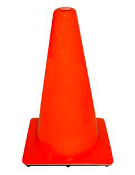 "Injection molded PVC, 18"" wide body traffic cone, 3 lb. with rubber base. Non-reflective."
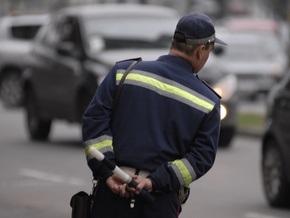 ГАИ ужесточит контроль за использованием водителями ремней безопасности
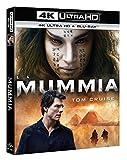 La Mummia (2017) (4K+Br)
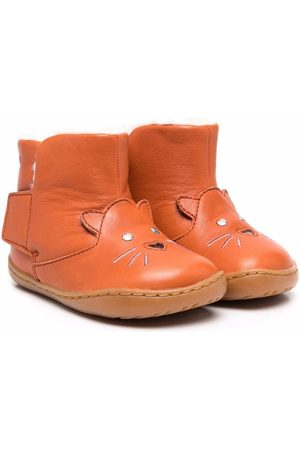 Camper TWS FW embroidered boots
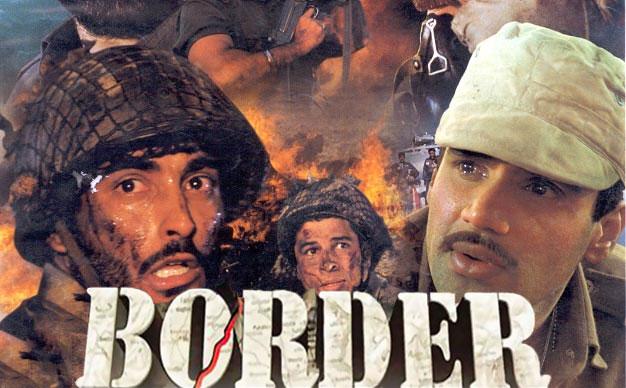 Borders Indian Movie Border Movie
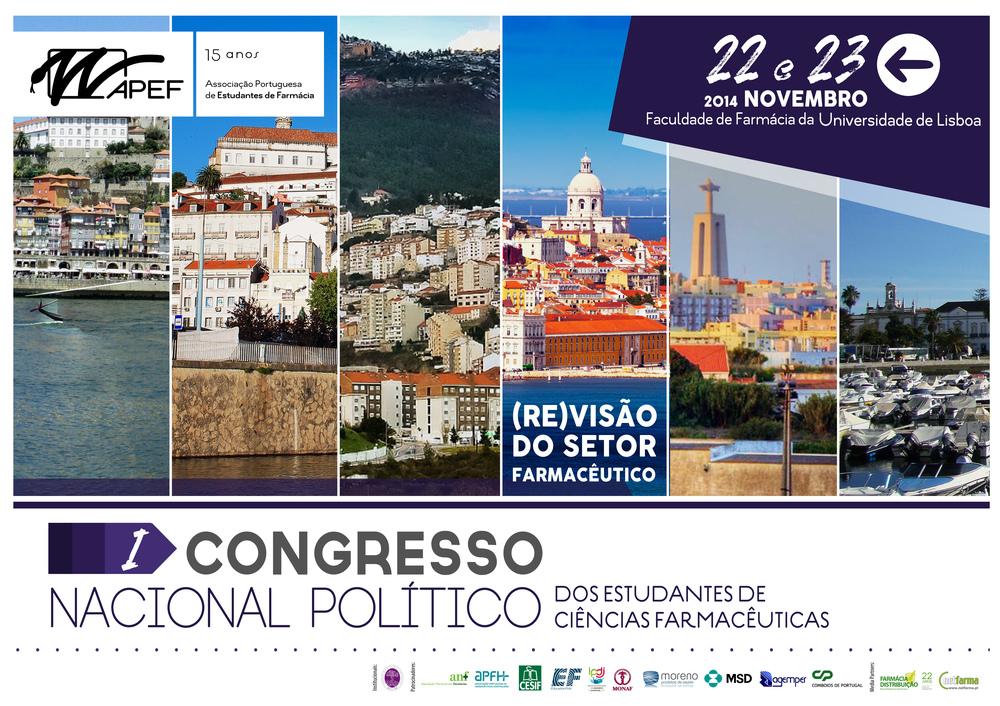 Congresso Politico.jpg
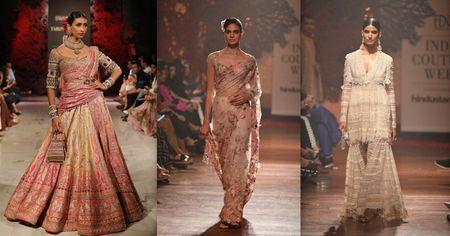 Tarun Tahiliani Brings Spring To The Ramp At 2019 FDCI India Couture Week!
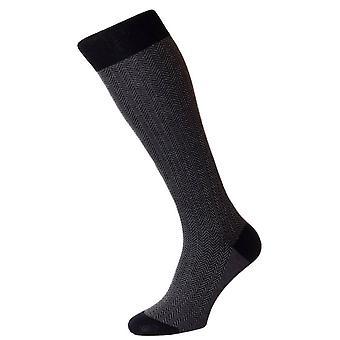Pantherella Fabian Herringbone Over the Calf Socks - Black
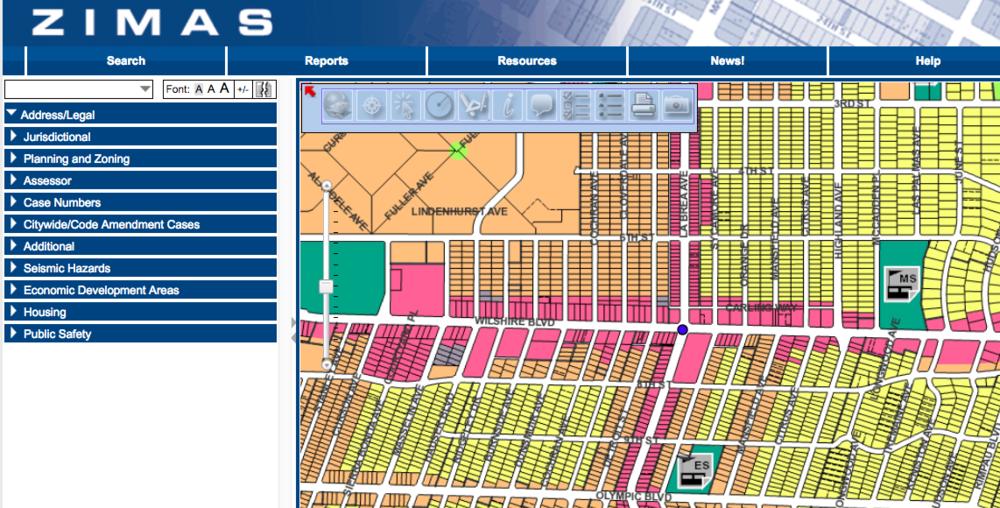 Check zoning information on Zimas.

# # # # # # #

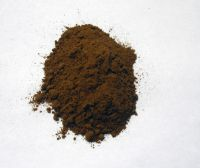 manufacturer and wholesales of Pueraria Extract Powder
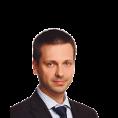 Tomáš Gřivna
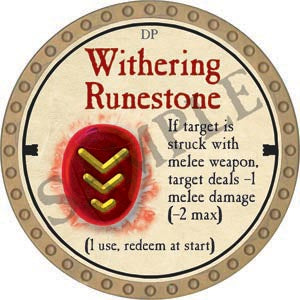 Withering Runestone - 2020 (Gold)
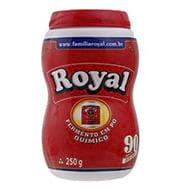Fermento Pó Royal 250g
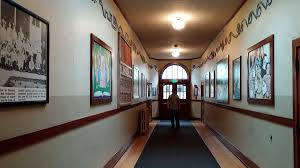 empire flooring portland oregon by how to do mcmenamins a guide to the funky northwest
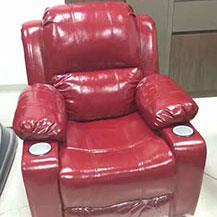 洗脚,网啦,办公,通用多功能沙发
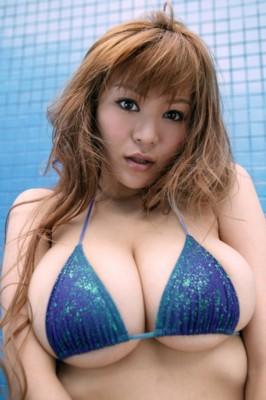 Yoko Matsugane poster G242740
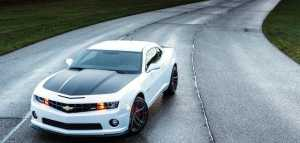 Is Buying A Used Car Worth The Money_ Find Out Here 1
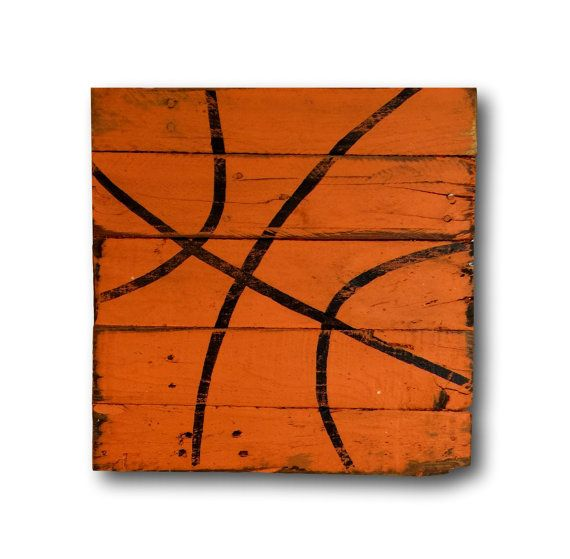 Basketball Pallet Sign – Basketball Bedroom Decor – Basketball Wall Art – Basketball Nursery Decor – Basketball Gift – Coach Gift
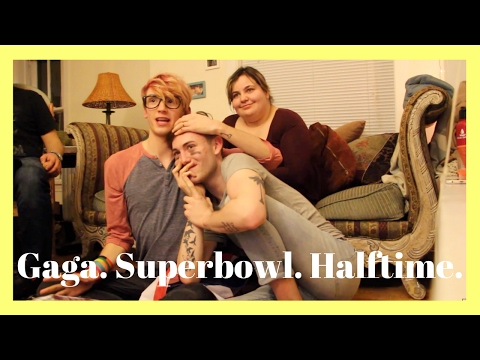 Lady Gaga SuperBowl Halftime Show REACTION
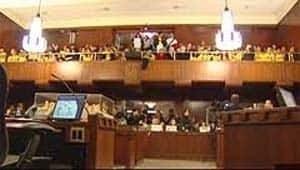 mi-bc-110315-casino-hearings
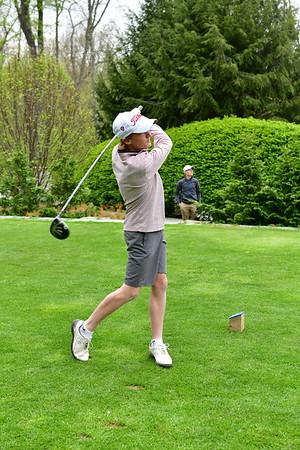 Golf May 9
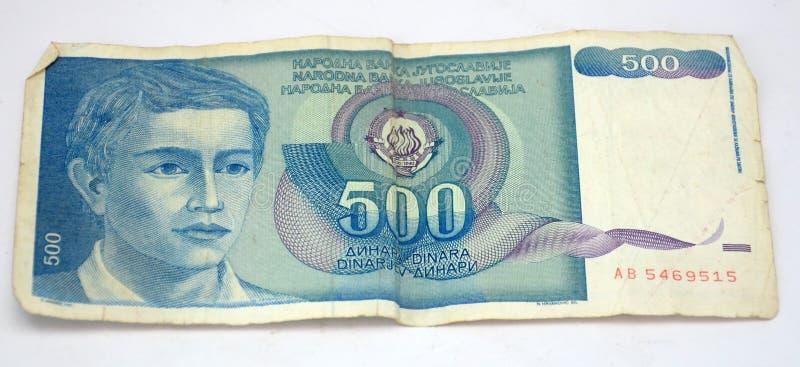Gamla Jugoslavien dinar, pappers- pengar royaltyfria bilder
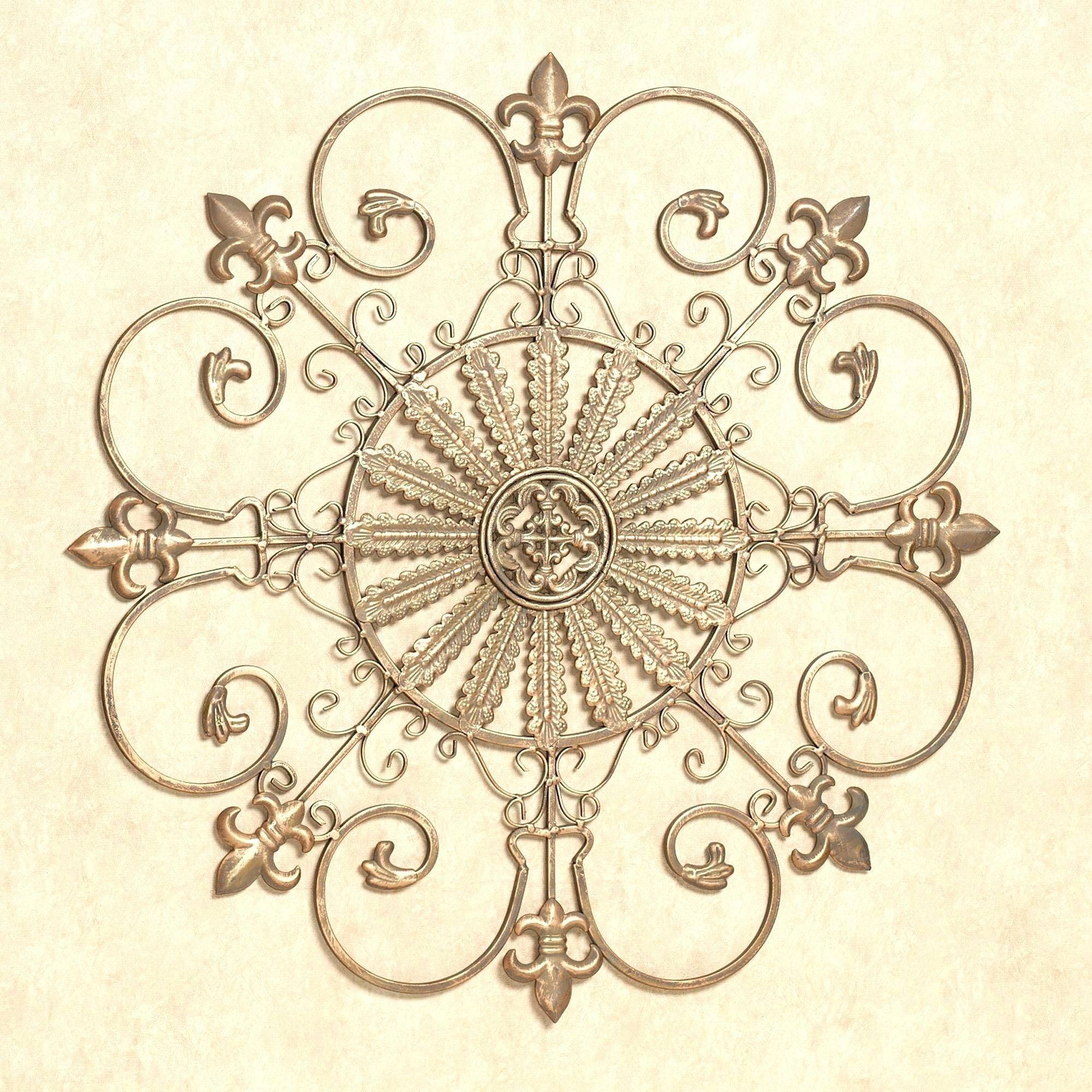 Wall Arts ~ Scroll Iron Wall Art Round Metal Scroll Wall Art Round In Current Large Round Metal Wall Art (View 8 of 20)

# # # # # # #

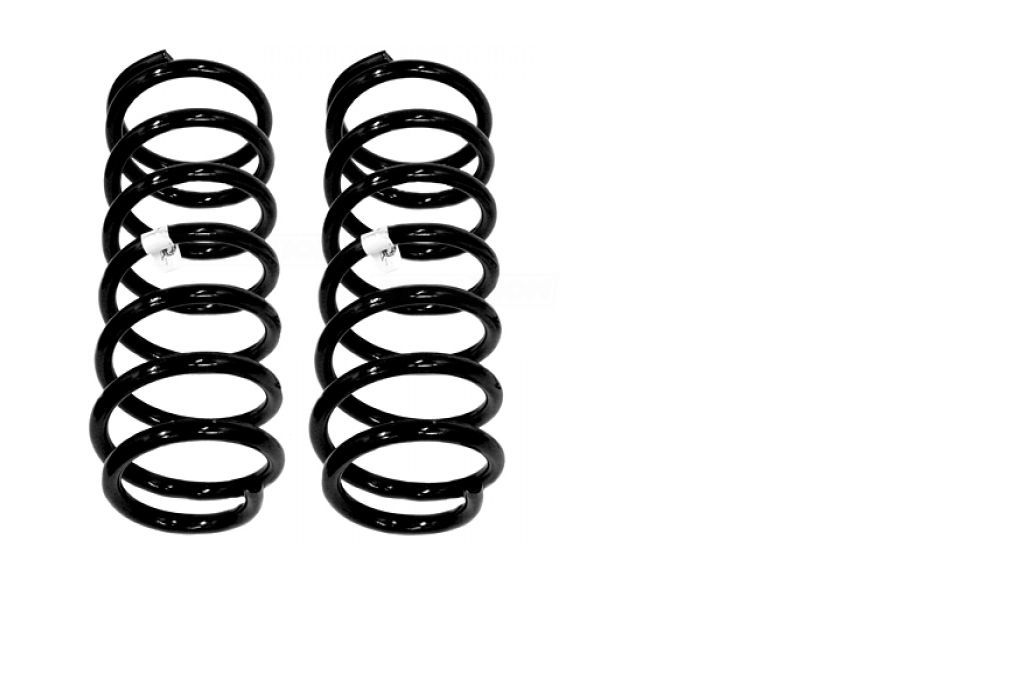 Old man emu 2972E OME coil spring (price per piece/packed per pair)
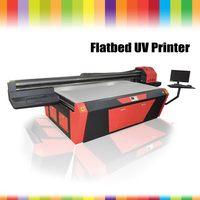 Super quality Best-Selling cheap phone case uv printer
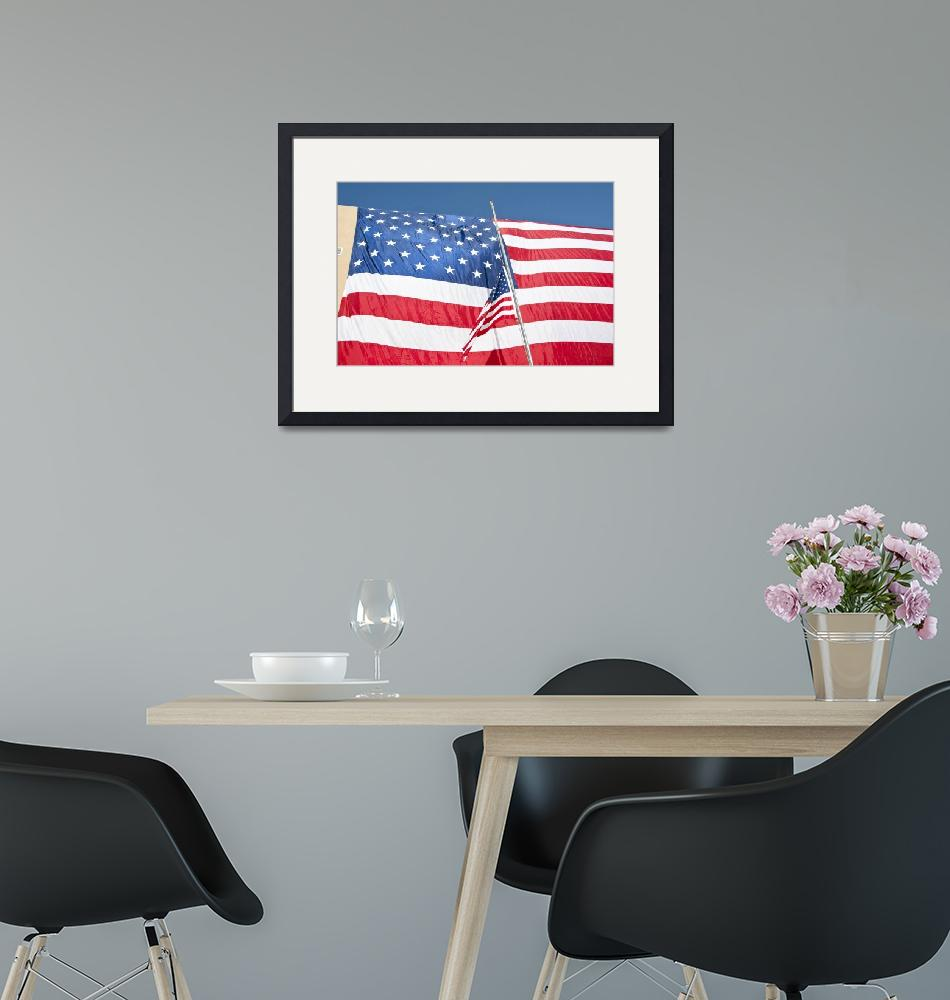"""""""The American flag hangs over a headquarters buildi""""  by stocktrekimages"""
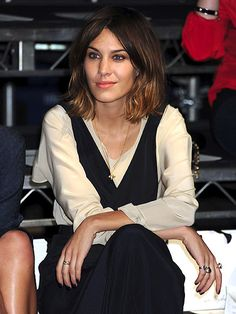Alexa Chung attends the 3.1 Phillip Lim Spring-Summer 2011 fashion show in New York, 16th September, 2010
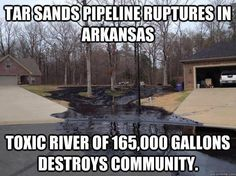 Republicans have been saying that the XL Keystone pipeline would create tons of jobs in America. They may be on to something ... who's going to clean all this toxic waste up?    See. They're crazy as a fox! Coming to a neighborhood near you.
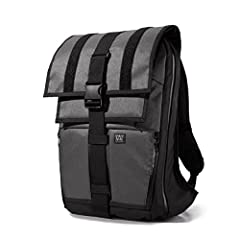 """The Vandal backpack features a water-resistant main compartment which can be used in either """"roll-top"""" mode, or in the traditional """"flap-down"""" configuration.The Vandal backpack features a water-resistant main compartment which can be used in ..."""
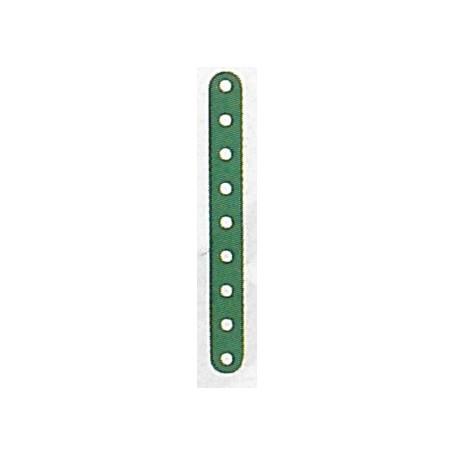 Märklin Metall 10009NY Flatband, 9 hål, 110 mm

# # # # # # #

**Your instructions**
Range to copy from the listing above: the line containing "wide body traffic" down to the line containing "Check zoning information on Zimas.", both included. Reproduce it exactly, minus the pictures, and add nothing.

**Solution**
 "Injection molded PVC, 18"" wide body traffic cone, 3 lb. with rubber base. Non-reflective."
 ГАИ ужесточит контроль за использованием водителями ремней безопасности
 La Mummia (2017) (4K+Br)
 Camper TWS FW embroidered boots
 Borders Indian Movie Border Movie
 Congresso Politico.jpg
 Tarun Tahiliani Brings Spring To The Ramp At 2019 FDCI India Couture Week!
Pantherella Fabian Herringbone Over the Calf Socks - Black
 Check zoning information on Zimas.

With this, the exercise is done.